On a more positive note, there are signs that institutions are working to improve the situation. Universities worldwide have started to acknowledge that mental health issues are common in academia, and they have begun to look for ways to better support their students and staff, Anseel says. Since he and his co-authors published their paper, they have been receiving three or four invitations per week from institutions to present their findings and help set up monitoring and prevention practices, he adds.
Wendy Ingram, who co-founded a well-being and mental health peer support network when she was a graduate student at the University of California (UC), Berkeley, after a dear friend in her program died by suicide due to depression, agrees that “more academic institutions are taking steps to tackle mental health issues,” she writes in an email to Science Careers. For example, in the fall of 2017 UC Berkeley set up a satellite counseling service specifically for Ph.D. students, and last month Johns Hopkins University released a 51-page report looking into measures to better support student mental health and well-being on campus.
However, all too often initiatives are “small and homegrown or based in individual departments,” says Ingram, who is now a postdoctoral fellow at Johns Hopkins Bloomberg School of Public Health in Baltimore, Maryland. More also needs to be done for students who may experience additional challenges in the workplace and beyond due to their minority status, including LGBTQ+ students and women, she says. For real change, she would like to see “creation of a culture that is about prevention and intervention, not crisis response and stigma.”
Institutions have an important role to play, writes Gail Kinman, a professor at the University of Bedfordshire in the United Kingdom, in an email to Science Careers. Her work has found evidence of psychological distress among university staff, and she welcomes the new study’s addition to the literature. PIs should also better support students by appreciating their personal circumstances and highlighting the need for work-life balance for a sustainable career, she adds. But “supervisors may well be experiencing high stress and mental health problems themselves,” Kinman notes, adding that “academics alone cannot and should not take responsibility for the mental health of their students.”
That’s part of why it is important for students to take charge of their situation. “If you are concerned about your mental health, take action at an early stage. Contact your counseling service to discuss options,” Kinman says. She also encourages students to nurture their mental health by engaging in self-care, taking time to recover after intense spells of work, setting boundaries between professional and private life, showing compassion and forgiveness toward themselves, and establishing a social support network.
Evans also emphasizes that students who are not currently struggling with mental health can be proactive and put themselves in a good position for when the going may get rough. “In everybody’s life there are ups and downs and unexpected turns, and the struggles can become very real very rapidly,” she says. “It is very important to know who you can turn to and … build that team of people now so that you have them.”
= = = = =
> _Activity list_:
(1) Please print the passage on academic mental health, starting with "On a more positive" and going on through "practices, he adds.".
(2) Answer these questions from the passage on academic mental health:
(a) How many invitations per week have Anseel and his co-authors been receiving from institutions?
(b) When did UC Berkeley set up a satellite counseling service specifically for Ph.D. students?
(c) At which university is Gail Kinman a professor?
The records have no role in this exercise.

Dataset entries
= = = = =
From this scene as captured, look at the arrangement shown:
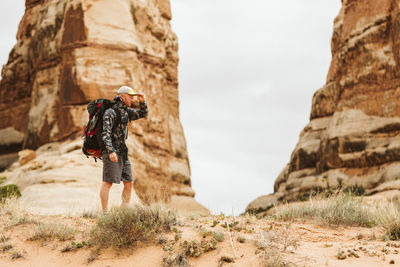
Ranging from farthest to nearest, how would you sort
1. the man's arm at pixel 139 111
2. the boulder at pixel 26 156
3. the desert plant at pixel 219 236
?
the boulder at pixel 26 156 → the man's arm at pixel 139 111 → the desert plant at pixel 219 236

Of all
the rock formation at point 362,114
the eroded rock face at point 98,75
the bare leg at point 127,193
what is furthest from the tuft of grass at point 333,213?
the rock formation at point 362,114

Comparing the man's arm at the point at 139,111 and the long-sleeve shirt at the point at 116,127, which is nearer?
the long-sleeve shirt at the point at 116,127

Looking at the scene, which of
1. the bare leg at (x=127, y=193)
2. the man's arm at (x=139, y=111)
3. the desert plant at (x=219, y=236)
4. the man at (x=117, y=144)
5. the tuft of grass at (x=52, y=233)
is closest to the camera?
the desert plant at (x=219, y=236)

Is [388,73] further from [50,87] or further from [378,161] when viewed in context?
[50,87]

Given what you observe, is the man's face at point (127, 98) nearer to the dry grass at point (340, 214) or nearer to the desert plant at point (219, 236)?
the desert plant at point (219, 236)

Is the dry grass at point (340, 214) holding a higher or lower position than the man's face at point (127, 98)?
lower

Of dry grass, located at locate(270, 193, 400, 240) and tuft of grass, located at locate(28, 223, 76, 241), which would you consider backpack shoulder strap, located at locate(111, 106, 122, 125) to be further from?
dry grass, located at locate(270, 193, 400, 240)

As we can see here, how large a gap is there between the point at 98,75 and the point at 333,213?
15.7 m

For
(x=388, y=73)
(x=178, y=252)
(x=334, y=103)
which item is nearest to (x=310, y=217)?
(x=178, y=252)

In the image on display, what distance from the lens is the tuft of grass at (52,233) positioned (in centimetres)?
766

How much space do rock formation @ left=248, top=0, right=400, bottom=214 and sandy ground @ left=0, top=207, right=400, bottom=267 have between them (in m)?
14.5

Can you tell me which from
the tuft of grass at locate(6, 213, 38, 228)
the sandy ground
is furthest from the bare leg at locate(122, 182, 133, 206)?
the tuft of grass at locate(6, 213, 38, 228)

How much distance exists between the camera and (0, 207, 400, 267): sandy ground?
627 centimetres

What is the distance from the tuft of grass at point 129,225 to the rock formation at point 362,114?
52.3 ft
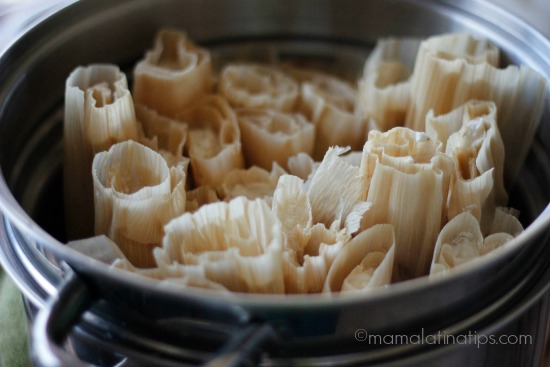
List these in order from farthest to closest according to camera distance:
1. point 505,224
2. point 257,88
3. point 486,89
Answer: point 257,88 → point 486,89 → point 505,224

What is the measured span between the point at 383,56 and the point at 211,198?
33 centimetres

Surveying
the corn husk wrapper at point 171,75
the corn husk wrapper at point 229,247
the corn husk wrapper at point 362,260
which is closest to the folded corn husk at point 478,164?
the corn husk wrapper at point 362,260

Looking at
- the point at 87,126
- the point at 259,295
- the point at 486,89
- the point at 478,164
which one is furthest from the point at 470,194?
the point at 87,126

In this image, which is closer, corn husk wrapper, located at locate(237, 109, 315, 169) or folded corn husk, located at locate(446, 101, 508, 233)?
folded corn husk, located at locate(446, 101, 508, 233)

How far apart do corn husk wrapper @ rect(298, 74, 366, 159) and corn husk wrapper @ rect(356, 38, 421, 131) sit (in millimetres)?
22

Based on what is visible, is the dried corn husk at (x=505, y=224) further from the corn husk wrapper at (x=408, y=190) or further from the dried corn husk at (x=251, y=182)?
the dried corn husk at (x=251, y=182)

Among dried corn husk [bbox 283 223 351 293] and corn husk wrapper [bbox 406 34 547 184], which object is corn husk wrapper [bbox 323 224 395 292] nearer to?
dried corn husk [bbox 283 223 351 293]

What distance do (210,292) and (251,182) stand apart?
34 cm

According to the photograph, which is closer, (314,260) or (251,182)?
(314,260)

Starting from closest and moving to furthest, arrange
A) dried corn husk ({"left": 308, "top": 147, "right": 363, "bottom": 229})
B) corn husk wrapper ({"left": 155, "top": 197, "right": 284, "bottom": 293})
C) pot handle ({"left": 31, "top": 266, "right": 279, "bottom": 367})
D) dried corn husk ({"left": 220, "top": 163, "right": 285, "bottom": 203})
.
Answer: pot handle ({"left": 31, "top": 266, "right": 279, "bottom": 367})
corn husk wrapper ({"left": 155, "top": 197, "right": 284, "bottom": 293})
dried corn husk ({"left": 308, "top": 147, "right": 363, "bottom": 229})
dried corn husk ({"left": 220, "top": 163, "right": 285, "bottom": 203})

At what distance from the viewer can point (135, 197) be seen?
65 cm

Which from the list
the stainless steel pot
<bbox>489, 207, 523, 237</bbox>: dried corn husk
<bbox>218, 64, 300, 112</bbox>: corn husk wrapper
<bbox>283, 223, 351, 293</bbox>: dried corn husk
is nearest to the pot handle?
the stainless steel pot

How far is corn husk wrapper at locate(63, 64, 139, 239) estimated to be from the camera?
28.5 inches

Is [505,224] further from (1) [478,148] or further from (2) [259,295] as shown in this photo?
(2) [259,295]
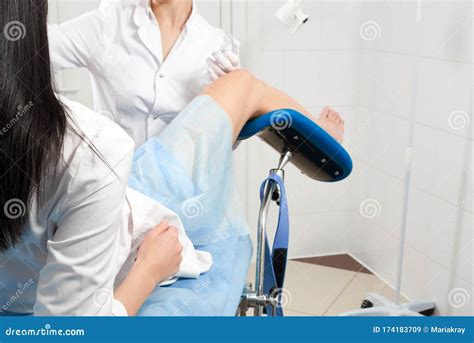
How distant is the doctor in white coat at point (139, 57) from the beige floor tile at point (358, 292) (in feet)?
3.52

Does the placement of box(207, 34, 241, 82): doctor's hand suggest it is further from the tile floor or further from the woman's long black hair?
the tile floor

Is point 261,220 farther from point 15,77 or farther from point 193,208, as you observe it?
point 15,77

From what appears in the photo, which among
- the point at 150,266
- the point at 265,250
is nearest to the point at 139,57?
the point at 265,250

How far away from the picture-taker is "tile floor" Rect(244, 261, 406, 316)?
223 centimetres

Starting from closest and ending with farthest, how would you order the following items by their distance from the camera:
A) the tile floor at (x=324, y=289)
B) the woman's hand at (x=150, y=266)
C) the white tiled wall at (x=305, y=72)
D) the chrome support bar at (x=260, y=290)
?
the woman's hand at (x=150, y=266)
the chrome support bar at (x=260, y=290)
the tile floor at (x=324, y=289)
the white tiled wall at (x=305, y=72)

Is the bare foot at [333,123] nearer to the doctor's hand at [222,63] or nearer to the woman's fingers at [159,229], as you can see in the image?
the doctor's hand at [222,63]

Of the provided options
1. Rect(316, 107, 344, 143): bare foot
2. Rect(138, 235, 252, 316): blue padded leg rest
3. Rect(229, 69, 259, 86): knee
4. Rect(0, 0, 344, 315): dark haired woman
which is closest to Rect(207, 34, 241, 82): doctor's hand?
Rect(229, 69, 259, 86): knee

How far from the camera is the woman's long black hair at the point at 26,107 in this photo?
60 cm

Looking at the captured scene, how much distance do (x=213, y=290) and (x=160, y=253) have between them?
0.14m

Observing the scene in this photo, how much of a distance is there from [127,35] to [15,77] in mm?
1023

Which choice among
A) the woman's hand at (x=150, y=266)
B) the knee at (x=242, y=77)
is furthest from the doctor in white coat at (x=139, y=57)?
the woman's hand at (x=150, y=266)

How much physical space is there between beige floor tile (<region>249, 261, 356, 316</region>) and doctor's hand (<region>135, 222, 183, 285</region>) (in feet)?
4.18

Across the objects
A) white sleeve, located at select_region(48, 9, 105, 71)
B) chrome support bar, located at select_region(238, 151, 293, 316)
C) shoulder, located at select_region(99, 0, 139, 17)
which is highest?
shoulder, located at select_region(99, 0, 139, 17)
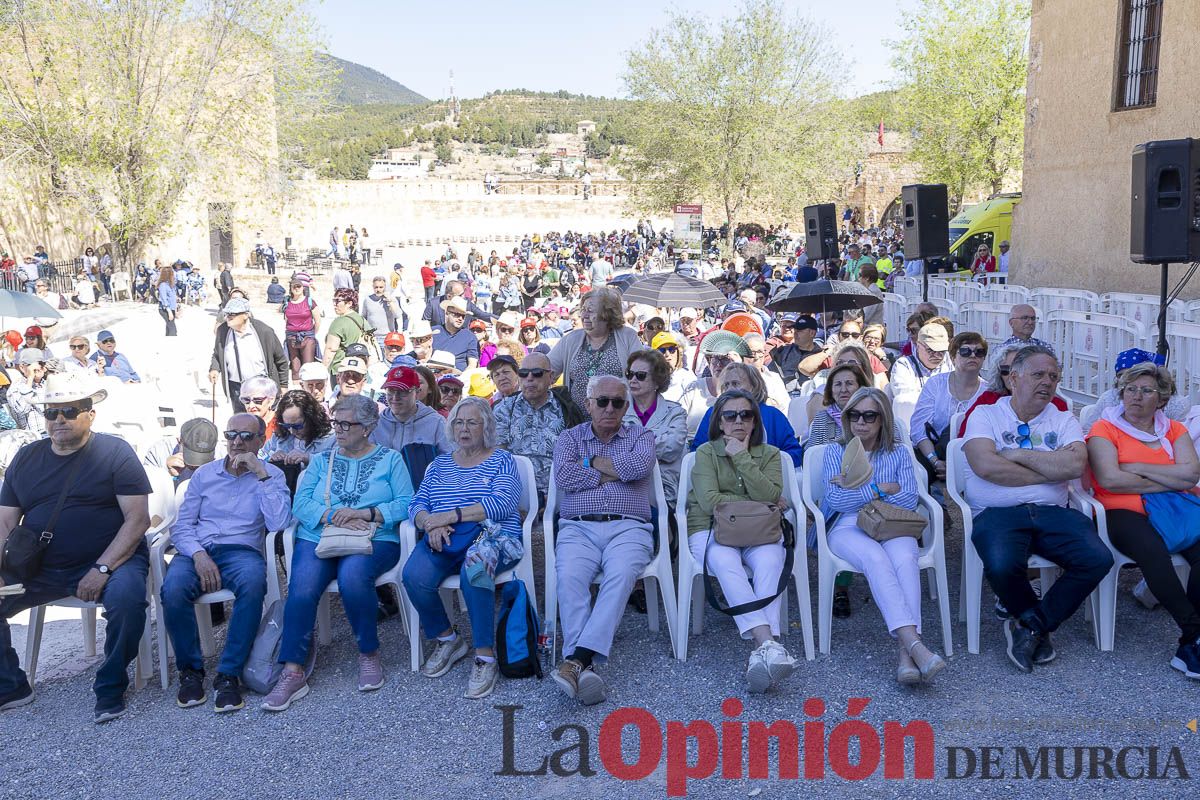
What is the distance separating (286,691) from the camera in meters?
4.21

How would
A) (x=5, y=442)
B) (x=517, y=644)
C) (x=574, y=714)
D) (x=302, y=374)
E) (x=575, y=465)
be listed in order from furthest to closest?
(x=5, y=442) < (x=302, y=374) < (x=575, y=465) < (x=517, y=644) < (x=574, y=714)

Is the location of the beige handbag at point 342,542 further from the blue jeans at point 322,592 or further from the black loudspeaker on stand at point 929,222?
the black loudspeaker on stand at point 929,222

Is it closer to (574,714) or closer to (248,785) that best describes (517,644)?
(574,714)

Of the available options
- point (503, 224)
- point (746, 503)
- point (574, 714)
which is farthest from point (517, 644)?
point (503, 224)

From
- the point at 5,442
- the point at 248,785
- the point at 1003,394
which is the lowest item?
the point at 248,785

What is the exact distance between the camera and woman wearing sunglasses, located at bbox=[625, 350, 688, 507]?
16.8ft

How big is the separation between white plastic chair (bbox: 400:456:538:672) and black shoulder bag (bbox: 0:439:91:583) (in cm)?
147

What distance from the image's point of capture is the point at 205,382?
12836 mm

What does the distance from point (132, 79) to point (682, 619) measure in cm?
1828

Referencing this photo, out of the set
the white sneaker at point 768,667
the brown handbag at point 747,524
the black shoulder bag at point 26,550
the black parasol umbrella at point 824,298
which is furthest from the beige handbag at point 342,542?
the black parasol umbrella at point 824,298

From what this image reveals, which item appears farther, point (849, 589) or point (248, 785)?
point (849, 589)

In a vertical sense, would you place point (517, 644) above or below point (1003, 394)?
below

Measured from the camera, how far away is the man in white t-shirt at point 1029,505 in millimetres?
4227

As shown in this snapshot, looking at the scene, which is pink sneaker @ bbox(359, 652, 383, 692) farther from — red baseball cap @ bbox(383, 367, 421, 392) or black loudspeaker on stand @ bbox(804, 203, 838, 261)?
black loudspeaker on stand @ bbox(804, 203, 838, 261)
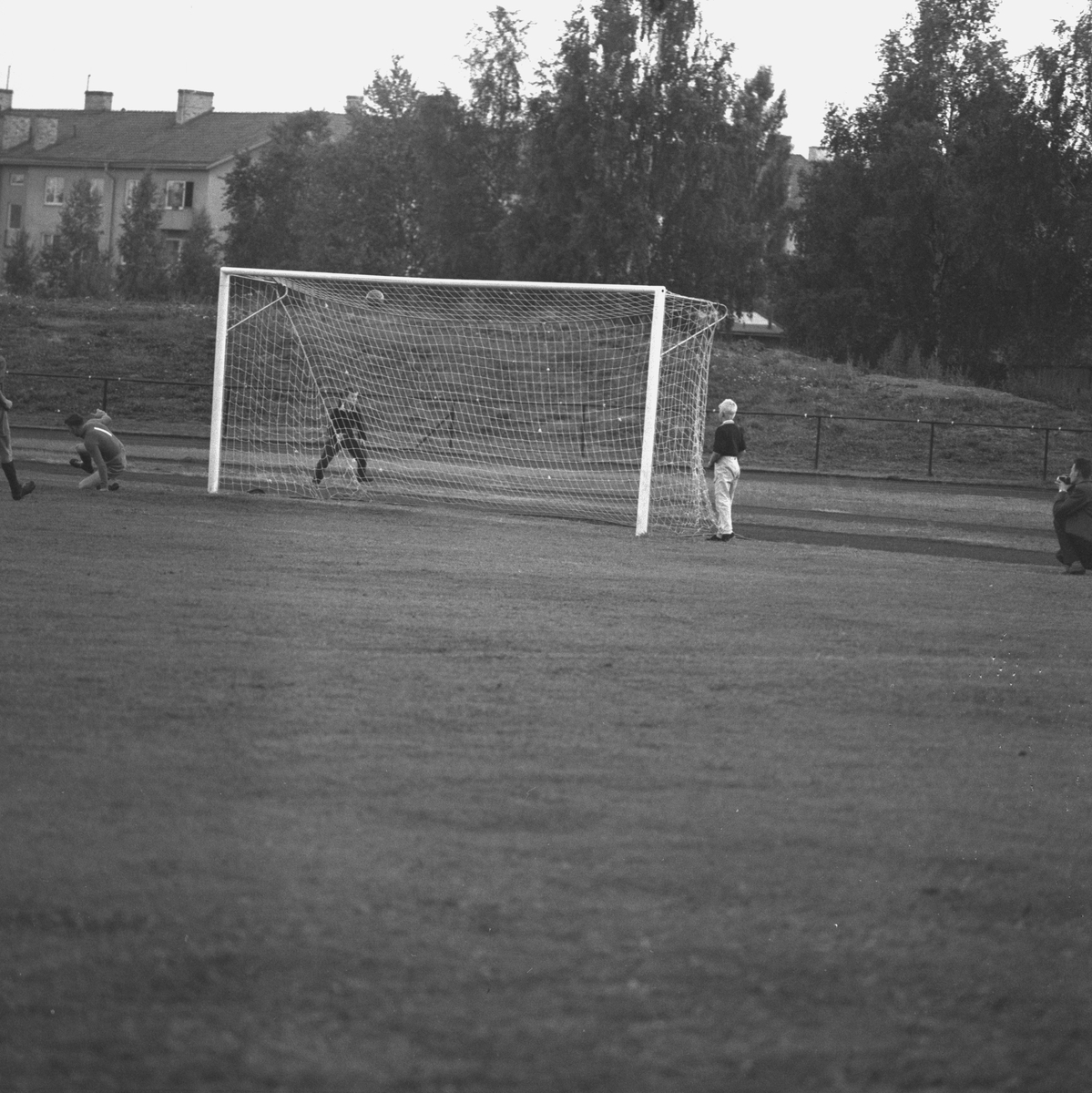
= = = = =
> _Task-by-task outputs_:
(1)
On a more positive note, there are signs that institutions are working to improve the situation. Universities worldwide have started to acknowledge that mental health issues are common in academia, and they have begun to look for ways to better support their students and staff, Anseel says. Since he and his co-authors published their paper, they have been receiving three or four invitations per week from institutions to present their findings and help set up monitoring and prevention practices, he adds.

(2)
(a) Three or four.
(b) In the fall of 2017.
(c) The University of Bedfordshire in the United Kingdom.